I’m not a technical computer user, despite the nerd points I get for using Linux. I’m comfortable doing text computing to fix the occasional problem, but I don’t have an immediate and ready knowledge of text commands for things. As such, I keep it user-friendly. So I use Ubuntu, and since they brought in Long Term Support I tend to stick with those releases so I only have to upgrade my software every couple of years.

My current computer is a Toshiba Sattelite Pro 450, vintage 2007/8. It came with Windows 7, but didn’t run it spectacularly efficiently. And when I tried Unity-flavoured Ubuntu at around the 11.04 or 12.04 stage, that sat on my system like a hippo. So for the last couple of years I’ve been trying to use as lightweight an operating system as possible. I started with Xubuntu, but even that was a little slow. So I tried Lubuntu 12.04 and that was as good as it got.

So support was winding down, and I had a level of wariness about Trusty Tahr: two years on, my laptop may be virtually obsolete. Or so low-rent that I can only run Puppy Linux on it. So it was a real concern that even the latest Lubuntu would run slowly on my venerable machine. As it happens, I needn’t have worried.

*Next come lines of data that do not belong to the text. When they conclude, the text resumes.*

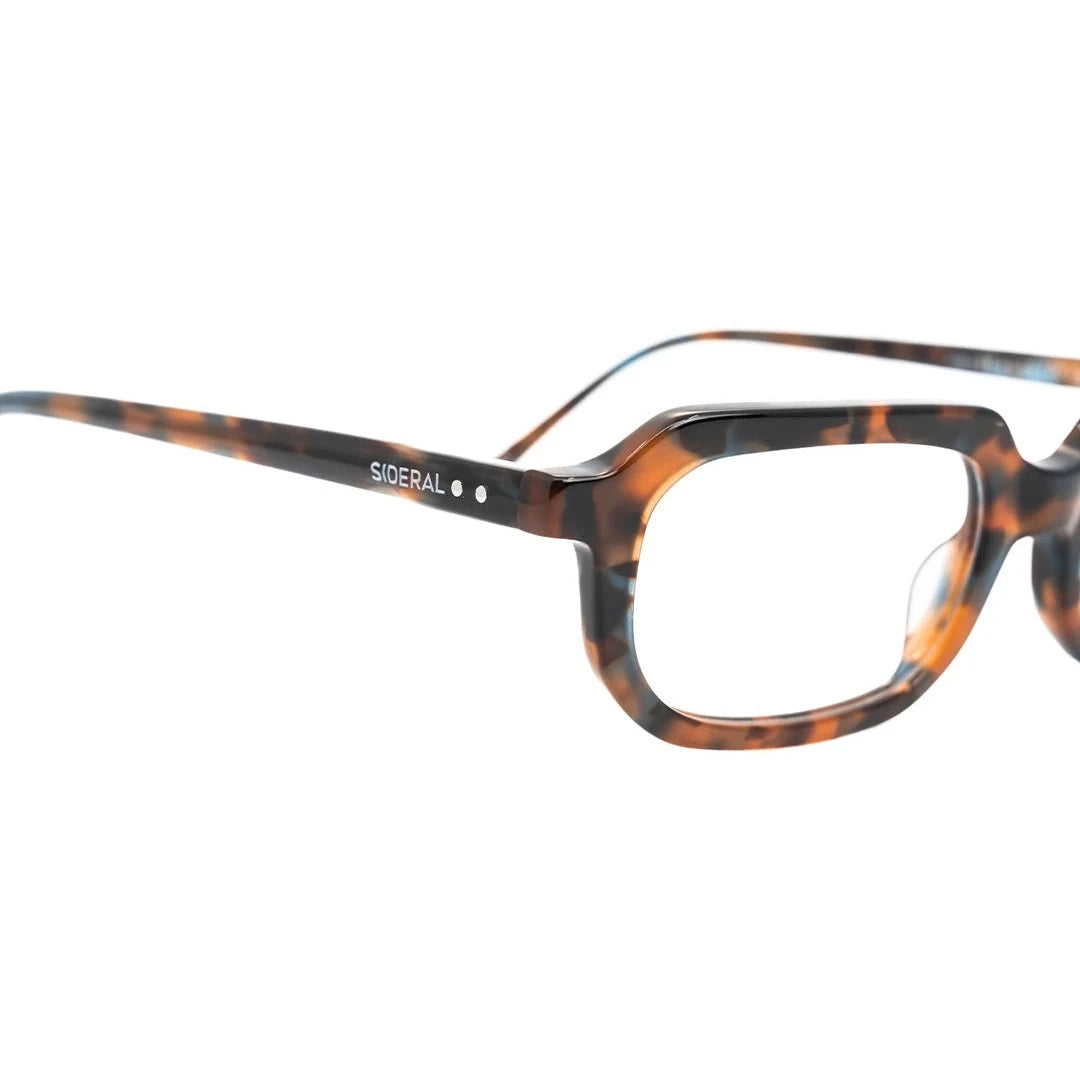 Axis Brown Blue Orange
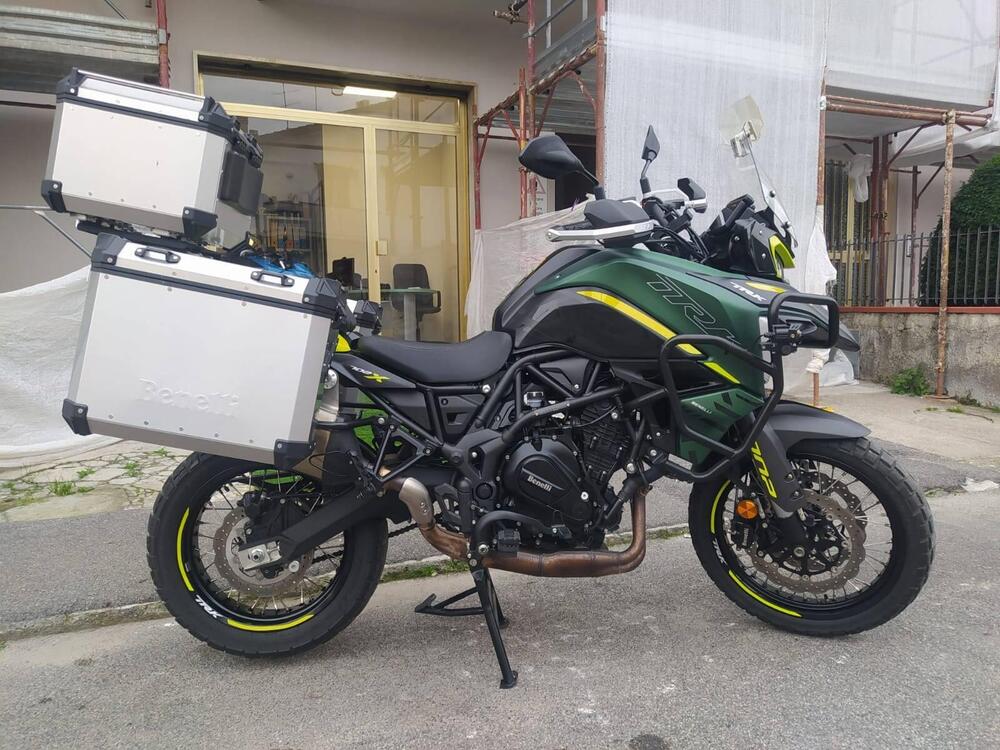 Benelli TRK 702X (2023 - 25) (3)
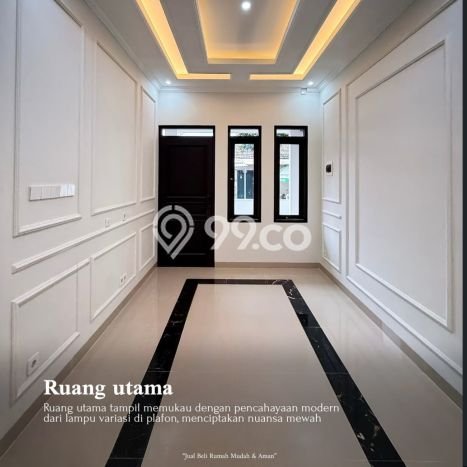 Jual Rumah Minimalis Bagus Punya 3 KT di Jagakarsa Jakarta Selatan - Jual Rumah Minimalis Bagus Punya 3 KT di Jagakarsa Jakarta Selatan -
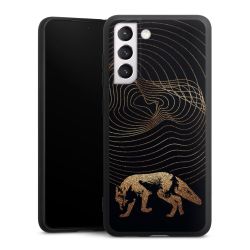 Silicone Premium Case  black-matt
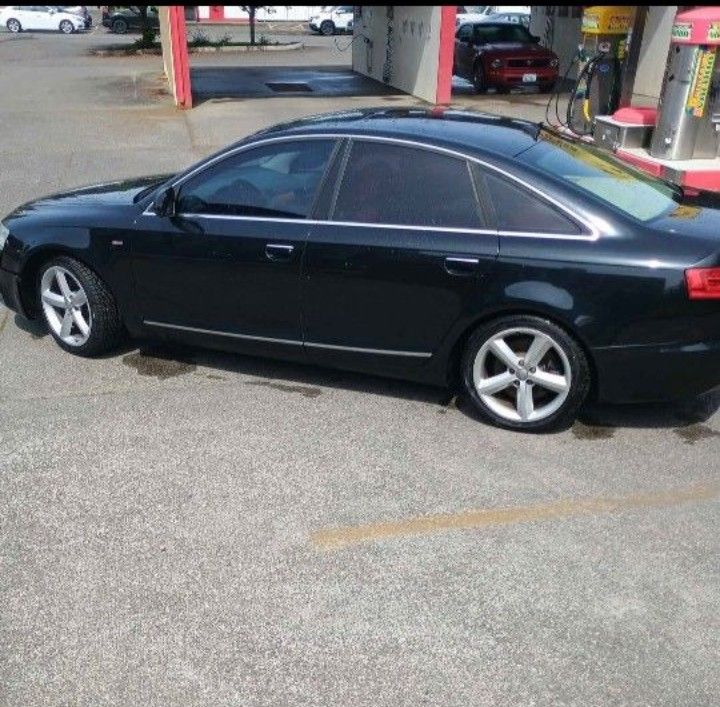 2011 Audi A6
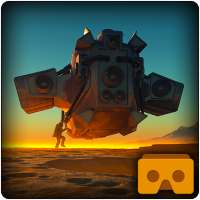 VR Spaceship on 9Apps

The only real problem I encountered was during installation. I tried to go with the “encrypted hard drive” option, but it got upset with the hard drive cache and crashed, having already wiped the disk. Apparently, a small cache is normal now, to increase the speed of hard drives, so this is probably a flaw in Trusty, but I don’t have the expertise to even try to express this in a bug report (I suspect several of my computer programmer friends are probably laughing at my neandertahlish ignorance here…). Furthermore, despite my selecting the UK keyboard layout during installation, Trusty thought I had an American keyboard after installation. It had a ‘UK with winkey shortcuts’ option, but when I set that up, my calculator button brought up the Shutdown menu.

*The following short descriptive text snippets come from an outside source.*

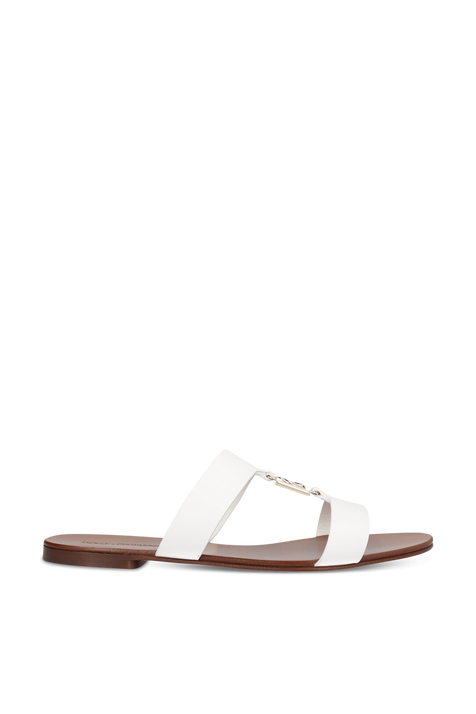סנדלי סליידס DOLCE & GABBANA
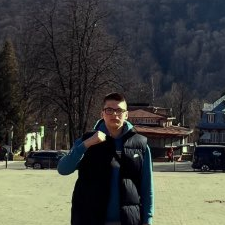 Freelancer Arhip P. — Ukraine, Kharkiv. Core skill — Web Programming, Javascript and Typescript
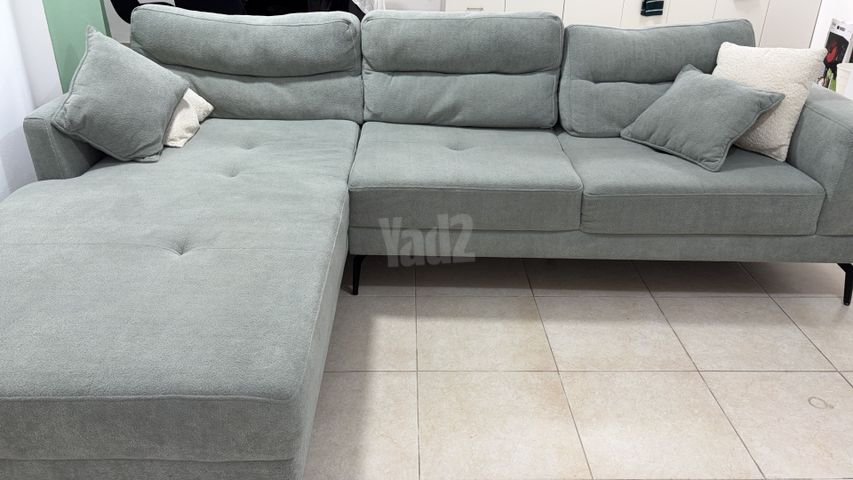 ספה חדשה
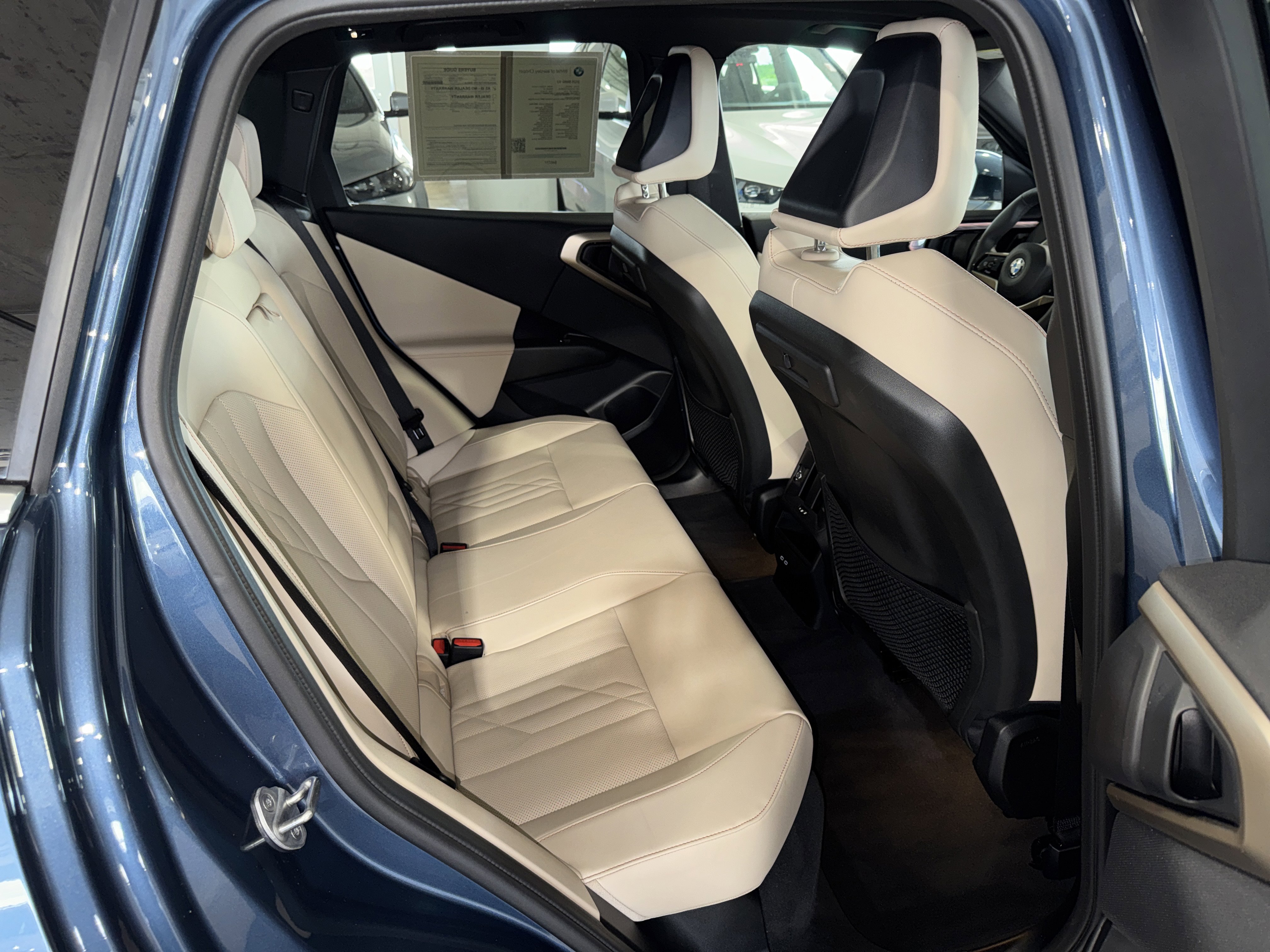 Certified 2025 BMW X3 xDrive30i w/ Premium Package image 12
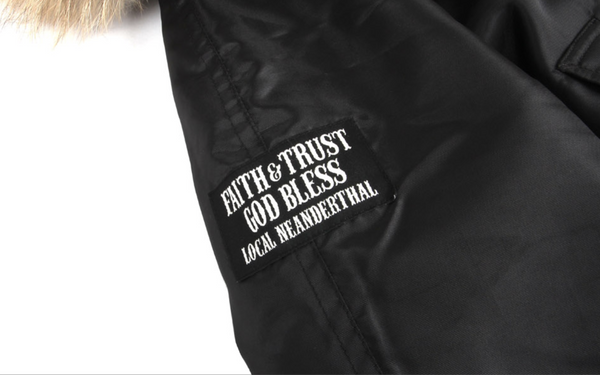 SP Jackson HT Duck Down Parka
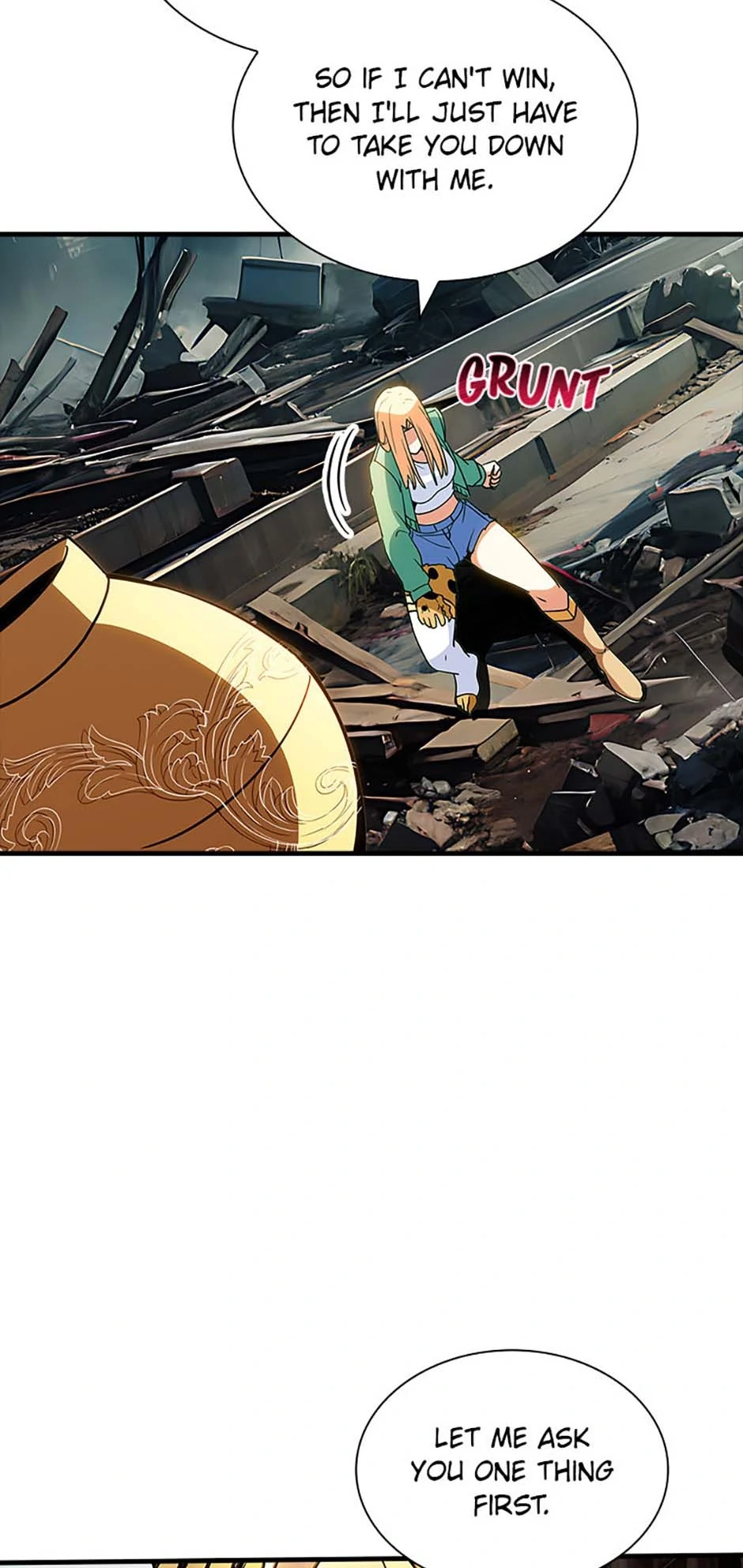 The Carefree Life of an SSS-Class Knight Chapter 122 - page 45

Those shortcomings are niggles. In every other respect, Lubuntu 14.04 is everything I want from an OS. Somehow, it’s even more lightweight than 12.04. Even the demo version (my mum, scared of deleting a Windows system on her netbook that’s full of viruses, browses the internet with an Lubuntu demo on a stick) is faster than Precise’s. This has probably been achieved partially by the removal of the screensaver options (who needs a graphical screensaver anyway?). This is fine. I could never get my chosen screensavers in 12.04 to stick after finishing a session anyway. At least now my choices as to when the screen goes blank actually save in Trusty. Plus, the panel customisation in Lubuntu 14.04 is intuitive and actually works. This is a first for me in 9 years of Linux use. Overall, I have to say “well done” to Canonical and the LXDE foundation.